(STATED EXERCISE):
Shift the material that begins at the line containing "Regarding height, which of" and runs through the end of the material. Reproduce every line, add 136 to each pixel coordinate in the answers, and leave everything else unchanged.

(TASK DATA):
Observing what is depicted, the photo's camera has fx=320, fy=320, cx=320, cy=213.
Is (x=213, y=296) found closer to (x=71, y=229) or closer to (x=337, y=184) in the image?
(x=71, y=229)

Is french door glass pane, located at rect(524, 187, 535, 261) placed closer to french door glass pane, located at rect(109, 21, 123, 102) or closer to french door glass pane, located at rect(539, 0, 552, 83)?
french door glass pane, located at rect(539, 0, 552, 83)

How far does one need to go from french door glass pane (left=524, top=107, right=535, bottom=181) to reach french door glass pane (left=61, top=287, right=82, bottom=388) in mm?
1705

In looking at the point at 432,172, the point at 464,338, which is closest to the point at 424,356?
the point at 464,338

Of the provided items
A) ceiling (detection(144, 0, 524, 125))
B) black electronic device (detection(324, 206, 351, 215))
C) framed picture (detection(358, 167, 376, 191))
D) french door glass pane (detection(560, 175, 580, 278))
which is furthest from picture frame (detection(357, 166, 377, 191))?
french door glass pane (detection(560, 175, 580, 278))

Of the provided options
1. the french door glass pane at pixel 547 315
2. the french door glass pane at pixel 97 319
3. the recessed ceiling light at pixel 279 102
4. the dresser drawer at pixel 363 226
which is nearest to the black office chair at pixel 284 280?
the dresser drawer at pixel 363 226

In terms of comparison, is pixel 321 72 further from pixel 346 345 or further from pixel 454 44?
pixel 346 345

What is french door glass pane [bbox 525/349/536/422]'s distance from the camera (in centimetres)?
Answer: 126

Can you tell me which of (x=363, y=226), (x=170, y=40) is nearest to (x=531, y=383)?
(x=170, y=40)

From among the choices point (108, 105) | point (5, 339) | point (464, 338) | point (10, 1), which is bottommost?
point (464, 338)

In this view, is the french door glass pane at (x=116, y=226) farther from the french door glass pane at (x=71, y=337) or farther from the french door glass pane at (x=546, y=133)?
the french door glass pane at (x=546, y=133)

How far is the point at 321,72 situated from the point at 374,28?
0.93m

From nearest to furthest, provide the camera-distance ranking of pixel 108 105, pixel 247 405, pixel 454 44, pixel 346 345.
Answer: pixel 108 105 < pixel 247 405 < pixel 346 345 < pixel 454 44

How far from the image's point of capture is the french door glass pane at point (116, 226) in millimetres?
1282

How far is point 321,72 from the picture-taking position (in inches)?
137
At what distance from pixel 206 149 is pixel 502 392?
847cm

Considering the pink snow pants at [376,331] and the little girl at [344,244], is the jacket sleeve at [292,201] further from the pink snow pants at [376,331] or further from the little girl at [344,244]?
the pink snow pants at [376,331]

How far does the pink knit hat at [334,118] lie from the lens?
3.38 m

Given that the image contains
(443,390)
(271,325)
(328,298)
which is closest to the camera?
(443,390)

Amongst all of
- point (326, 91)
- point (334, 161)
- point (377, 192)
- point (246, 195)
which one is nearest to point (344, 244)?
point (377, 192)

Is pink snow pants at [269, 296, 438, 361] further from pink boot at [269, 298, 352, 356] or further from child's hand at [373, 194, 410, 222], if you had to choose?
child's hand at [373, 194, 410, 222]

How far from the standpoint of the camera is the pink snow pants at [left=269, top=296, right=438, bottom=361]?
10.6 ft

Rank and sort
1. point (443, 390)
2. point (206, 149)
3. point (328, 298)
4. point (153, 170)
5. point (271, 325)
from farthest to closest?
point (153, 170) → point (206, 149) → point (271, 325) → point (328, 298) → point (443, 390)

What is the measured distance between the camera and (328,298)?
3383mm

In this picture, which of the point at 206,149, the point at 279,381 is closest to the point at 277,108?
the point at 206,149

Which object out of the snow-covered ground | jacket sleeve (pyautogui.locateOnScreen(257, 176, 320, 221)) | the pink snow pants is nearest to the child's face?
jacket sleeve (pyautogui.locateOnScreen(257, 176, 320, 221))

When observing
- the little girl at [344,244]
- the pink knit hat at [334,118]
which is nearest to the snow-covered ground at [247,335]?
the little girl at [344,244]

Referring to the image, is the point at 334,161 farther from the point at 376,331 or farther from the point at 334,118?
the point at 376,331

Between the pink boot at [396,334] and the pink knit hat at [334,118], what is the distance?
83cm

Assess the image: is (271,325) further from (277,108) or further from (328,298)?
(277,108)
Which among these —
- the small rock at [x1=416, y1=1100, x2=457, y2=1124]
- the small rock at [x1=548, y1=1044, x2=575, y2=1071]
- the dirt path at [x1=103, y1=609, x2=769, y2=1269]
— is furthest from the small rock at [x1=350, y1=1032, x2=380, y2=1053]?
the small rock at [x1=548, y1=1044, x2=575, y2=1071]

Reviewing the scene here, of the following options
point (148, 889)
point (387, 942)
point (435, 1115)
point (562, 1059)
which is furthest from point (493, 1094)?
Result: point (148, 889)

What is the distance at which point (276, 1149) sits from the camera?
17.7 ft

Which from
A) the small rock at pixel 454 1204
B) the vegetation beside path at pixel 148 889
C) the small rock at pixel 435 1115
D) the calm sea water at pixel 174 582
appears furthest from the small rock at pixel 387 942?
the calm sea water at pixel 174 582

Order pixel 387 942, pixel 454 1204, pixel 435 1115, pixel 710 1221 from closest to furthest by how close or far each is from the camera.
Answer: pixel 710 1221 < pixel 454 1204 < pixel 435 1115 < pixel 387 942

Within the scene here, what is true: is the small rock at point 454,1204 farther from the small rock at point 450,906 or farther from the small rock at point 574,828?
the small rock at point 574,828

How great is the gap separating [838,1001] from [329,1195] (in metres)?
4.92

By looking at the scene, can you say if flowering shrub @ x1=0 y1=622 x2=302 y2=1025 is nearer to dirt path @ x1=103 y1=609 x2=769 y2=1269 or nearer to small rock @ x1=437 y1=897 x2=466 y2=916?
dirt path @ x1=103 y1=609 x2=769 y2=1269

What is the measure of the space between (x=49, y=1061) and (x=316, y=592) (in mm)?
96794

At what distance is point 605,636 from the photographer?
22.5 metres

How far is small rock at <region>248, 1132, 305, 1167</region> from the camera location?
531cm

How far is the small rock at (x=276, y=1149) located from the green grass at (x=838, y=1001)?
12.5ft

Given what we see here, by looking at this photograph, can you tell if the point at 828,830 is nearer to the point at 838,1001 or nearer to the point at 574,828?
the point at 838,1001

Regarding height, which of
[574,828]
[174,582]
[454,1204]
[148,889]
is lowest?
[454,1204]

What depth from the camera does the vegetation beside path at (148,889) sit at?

(WRITTEN RESPONSE):
Regarding height, which of
[574,828]
[174,582]
[454,1204]
[148,889]
is lowest?
[590,1340]

What depth from the camera does the vegetation beside path at (148,889) sit at?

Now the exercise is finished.